Tuesday, June 23, 2009

Two Timing

So as the title implies we are currently two timing our doctors. We are seeing two different RE's at the moment trying to determine where we go from here. With Dr. Pearlstone we are patiently waiting for our scheduled Hysteroscopy and Laparoscopy procedure on July 16th. And the plan after we complete the surgery is to move on to two more rounds of chlomid and IUI's…I mean it almost worked once, seems worthwhile to give it another go, right? But while we are waiting we decided to explore our options and paid a visit to Dr. Ahlering of the Sher institute about a month ago. Dr. Ahlering was kinda on the fence about what we could and couldn't do regarding his many IVF packages so he put us through a thorough round of tests. The IVF we are really hoping to qualify for with him is called the "low stimulus IVF." It is about 40% cheaper including the price of drugs! Who wouldn't want to qualify for that?
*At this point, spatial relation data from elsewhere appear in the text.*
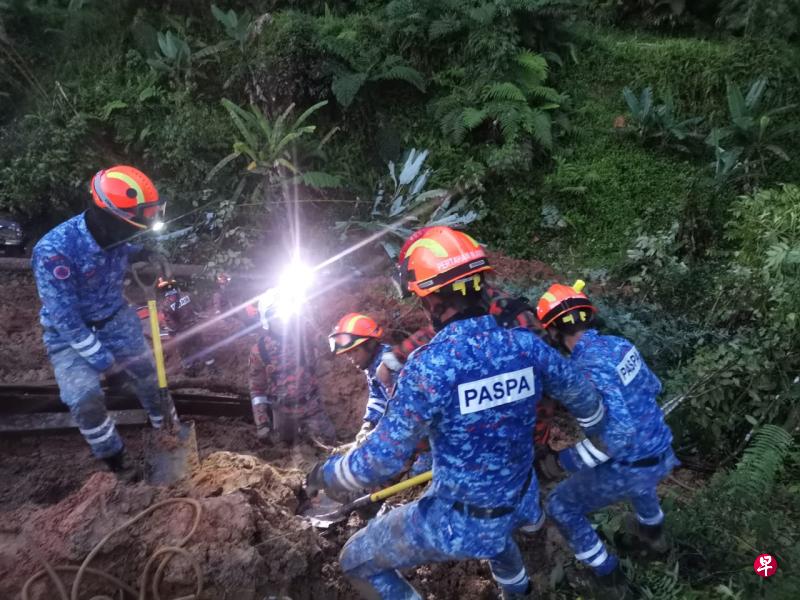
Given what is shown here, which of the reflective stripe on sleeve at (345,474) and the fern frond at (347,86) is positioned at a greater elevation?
the fern frond at (347,86)

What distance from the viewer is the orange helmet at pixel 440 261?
256 cm

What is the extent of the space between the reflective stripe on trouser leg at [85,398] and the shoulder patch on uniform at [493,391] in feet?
11.1

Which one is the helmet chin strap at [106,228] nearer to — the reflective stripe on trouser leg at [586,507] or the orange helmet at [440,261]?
the orange helmet at [440,261]

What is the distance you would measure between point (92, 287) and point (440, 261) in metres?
3.45

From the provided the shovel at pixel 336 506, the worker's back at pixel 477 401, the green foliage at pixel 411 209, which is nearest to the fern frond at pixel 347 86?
the green foliage at pixel 411 209

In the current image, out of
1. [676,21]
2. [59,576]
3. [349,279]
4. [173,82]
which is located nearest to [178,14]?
[173,82]

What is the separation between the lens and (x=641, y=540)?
152 inches

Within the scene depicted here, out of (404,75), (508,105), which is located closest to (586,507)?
(508,105)

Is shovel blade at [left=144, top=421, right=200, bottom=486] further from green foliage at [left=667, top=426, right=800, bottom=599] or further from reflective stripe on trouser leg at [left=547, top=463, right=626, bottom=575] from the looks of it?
green foliage at [left=667, top=426, right=800, bottom=599]

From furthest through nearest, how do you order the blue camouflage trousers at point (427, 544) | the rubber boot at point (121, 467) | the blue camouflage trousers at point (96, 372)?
the rubber boot at point (121, 467), the blue camouflage trousers at point (96, 372), the blue camouflage trousers at point (427, 544)

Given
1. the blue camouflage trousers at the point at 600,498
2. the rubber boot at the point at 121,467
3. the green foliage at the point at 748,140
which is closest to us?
the blue camouflage trousers at the point at 600,498

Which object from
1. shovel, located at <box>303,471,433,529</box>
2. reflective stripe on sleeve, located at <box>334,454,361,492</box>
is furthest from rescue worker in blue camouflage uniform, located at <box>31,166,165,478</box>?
reflective stripe on sleeve, located at <box>334,454,361,492</box>

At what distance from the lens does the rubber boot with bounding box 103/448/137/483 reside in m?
4.73

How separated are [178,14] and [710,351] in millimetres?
9852
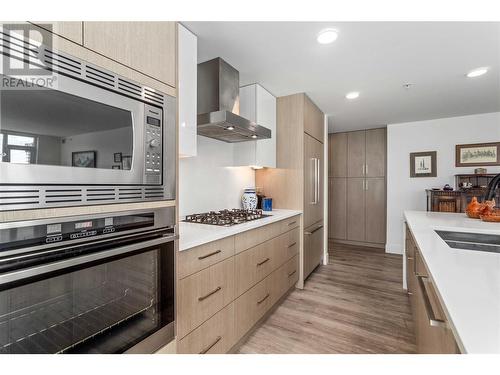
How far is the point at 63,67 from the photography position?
0.87m

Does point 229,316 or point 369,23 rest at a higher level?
point 369,23

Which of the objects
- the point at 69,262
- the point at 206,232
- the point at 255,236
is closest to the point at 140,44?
the point at 69,262

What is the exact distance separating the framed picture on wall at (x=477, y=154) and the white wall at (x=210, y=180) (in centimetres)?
353

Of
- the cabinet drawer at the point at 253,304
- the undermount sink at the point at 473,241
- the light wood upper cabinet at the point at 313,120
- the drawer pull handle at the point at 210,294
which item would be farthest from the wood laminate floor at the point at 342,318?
the light wood upper cabinet at the point at 313,120

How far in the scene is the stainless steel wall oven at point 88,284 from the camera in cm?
78

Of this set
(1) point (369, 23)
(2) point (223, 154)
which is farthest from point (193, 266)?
(1) point (369, 23)

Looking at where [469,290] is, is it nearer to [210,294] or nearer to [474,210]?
[210,294]

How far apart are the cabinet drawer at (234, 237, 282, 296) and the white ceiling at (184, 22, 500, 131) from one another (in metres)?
1.60

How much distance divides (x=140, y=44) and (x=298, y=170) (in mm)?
2141

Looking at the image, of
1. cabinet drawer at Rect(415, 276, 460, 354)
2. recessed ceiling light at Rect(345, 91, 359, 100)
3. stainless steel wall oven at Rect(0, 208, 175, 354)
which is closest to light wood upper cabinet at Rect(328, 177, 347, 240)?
recessed ceiling light at Rect(345, 91, 359, 100)

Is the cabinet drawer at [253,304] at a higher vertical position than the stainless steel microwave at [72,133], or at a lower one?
lower

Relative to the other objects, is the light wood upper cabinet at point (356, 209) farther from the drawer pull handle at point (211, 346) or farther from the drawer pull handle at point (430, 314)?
the drawer pull handle at point (211, 346)

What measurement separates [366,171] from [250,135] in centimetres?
337
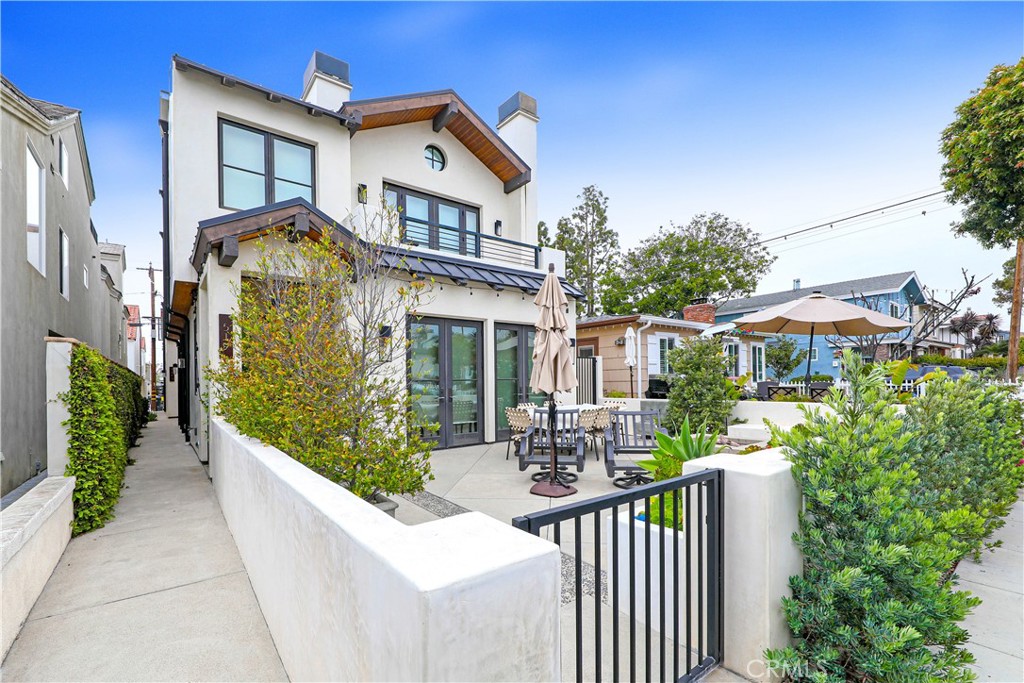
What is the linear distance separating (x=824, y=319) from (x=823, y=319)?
0.02 meters

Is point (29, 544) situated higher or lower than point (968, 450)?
lower

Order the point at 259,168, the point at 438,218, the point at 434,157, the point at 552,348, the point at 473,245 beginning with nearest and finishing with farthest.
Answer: the point at 552,348 → the point at 259,168 → the point at 438,218 → the point at 434,157 → the point at 473,245

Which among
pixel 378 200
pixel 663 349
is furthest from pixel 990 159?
pixel 378 200

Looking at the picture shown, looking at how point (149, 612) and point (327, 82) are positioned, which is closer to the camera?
point (149, 612)

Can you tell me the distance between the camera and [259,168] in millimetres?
8711

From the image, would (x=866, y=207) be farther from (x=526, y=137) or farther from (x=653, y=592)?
(x=653, y=592)

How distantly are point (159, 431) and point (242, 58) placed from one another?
1078cm

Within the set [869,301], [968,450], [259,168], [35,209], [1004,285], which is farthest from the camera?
[1004,285]

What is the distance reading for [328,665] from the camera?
175cm

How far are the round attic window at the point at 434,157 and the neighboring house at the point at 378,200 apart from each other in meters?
0.06

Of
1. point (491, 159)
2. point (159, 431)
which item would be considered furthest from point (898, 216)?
point (159, 431)


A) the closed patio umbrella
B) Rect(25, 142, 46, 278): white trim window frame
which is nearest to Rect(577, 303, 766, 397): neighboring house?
the closed patio umbrella

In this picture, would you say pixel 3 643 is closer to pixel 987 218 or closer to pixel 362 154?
pixel 362 154

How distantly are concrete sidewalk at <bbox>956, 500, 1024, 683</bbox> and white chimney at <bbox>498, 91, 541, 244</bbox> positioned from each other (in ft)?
34.8
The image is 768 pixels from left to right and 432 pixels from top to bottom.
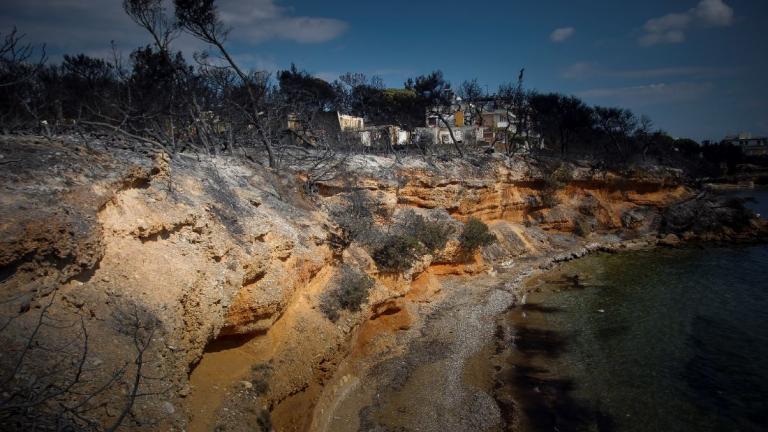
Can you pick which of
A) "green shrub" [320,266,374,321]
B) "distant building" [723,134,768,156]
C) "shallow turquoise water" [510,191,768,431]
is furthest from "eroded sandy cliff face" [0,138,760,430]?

So here we are a month later waiting to find out our test results and tonight is the night! I have a 5:30 telephone call scheduled with him and I have to admit I am kinda freaking out. What if he found additional issues? What if we don't qualify for the low stim protocol? What if we do qualify for the low stim…do we chuck all our plans to have the polyp removed and my tube all cleaned and shined up and proceed directly to IVF foregoing the chlomid/IUI cycles? I just don't know. Jacob and I have discussed it on several occasions…what we think the right next step is and I just really don't know. I mean the possibility of having the chlomid & IUI work is enticing. It would be a fraction of the cost of even the low stim IVF. But what if we do two more rounds and end up with a Big Fat Negative both times and have wasted 2-3 more months of this long drawn out journey? Or even worse what if we did chlomid again and did get pregnant, only to be heartbroken by another ectopic. We would once again be caught up in this waiting game…trying to dig ourselves out of the emotional and physical pit a tubal pregnancy carries along with it. Not that IVF takes our chances of ectopic to zero, but it does greatly reduce it…so that right there might be a reason to just move on…especially if we qualify. So keep the prayers coming that tonight we will find out good news and our decision will become clear of where we go next…so we can stop two timing the doctors and finally feel like we're moving forward again!